2) Sistema delle preferenze. I suoi vantaggi e svantaggi sono arcinoti. Da male “assoluto” non possono però trasformarsi in “bene assoluto”. E, a proposito dei capilista nominati, nella prima Repubblica – dove i voti di preferenza contavano (nel bene e nel male) – c’è mai stato un capolista che non sia stato eletto?

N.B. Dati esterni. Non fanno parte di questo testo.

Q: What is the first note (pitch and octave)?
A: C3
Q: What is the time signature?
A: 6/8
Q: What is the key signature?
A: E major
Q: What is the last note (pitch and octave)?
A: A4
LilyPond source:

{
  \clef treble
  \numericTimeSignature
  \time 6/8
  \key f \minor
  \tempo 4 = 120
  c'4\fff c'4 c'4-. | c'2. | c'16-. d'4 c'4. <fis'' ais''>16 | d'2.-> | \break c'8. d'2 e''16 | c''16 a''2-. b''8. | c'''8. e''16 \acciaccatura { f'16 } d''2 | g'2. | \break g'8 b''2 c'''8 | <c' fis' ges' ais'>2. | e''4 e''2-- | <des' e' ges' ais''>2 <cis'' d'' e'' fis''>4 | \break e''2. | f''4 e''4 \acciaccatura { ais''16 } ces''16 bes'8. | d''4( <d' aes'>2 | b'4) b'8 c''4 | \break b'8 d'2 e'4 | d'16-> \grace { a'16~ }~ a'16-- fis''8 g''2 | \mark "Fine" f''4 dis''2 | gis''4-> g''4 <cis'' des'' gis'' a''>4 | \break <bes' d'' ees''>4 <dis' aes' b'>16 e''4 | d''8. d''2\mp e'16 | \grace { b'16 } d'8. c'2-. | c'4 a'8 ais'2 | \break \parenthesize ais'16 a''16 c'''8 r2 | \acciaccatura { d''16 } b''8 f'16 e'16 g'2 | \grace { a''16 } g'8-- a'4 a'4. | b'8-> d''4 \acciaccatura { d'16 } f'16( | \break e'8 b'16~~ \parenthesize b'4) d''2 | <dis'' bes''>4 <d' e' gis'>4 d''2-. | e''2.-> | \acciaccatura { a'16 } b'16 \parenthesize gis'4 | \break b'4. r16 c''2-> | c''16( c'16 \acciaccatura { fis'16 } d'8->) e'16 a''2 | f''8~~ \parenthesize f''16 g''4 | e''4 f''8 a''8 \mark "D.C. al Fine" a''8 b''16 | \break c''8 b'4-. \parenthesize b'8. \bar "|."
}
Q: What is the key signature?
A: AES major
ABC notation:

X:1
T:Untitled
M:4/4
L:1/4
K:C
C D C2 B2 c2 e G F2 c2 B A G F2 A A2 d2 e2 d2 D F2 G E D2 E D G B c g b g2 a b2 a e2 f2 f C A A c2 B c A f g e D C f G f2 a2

E ciò non avveniva proprio perché collocato dal proprio partito (quindi “nominato“) in quella posizione di visibilità e preminenza?

Barbera, infine, chiede ai sostenitori dell’allargamento delle preferenze se non temono che il nuovo reato di “scambio politico elettorale” (la nuova formulazione dell’art.416 ter approvato nell’aprile 2014) possa appesantire il lavoro della Procure della Repubblica.

Fino a qualche anno fa, infatti, si consideravano virtuose le regioni ove si registrava un minor numero di preferenze esprimibili (il 15% circa in Lombardia o Veneto rispetto all’80% circa dei territori meridionali), perché meno inquinate da voti clientelari. Ma oggi, viste le infiltrazioni della criminalità organizzata anche nelle regioni settentrionali, dovrebbe preoccupare ancor più lo scarso ricorso al voto di preferenza (il controllo di poche centinaia di voti da parte di gruppi di pressione non sempre limpidi sarebbe più che sufficiente per eleggere il candidato “gradito”).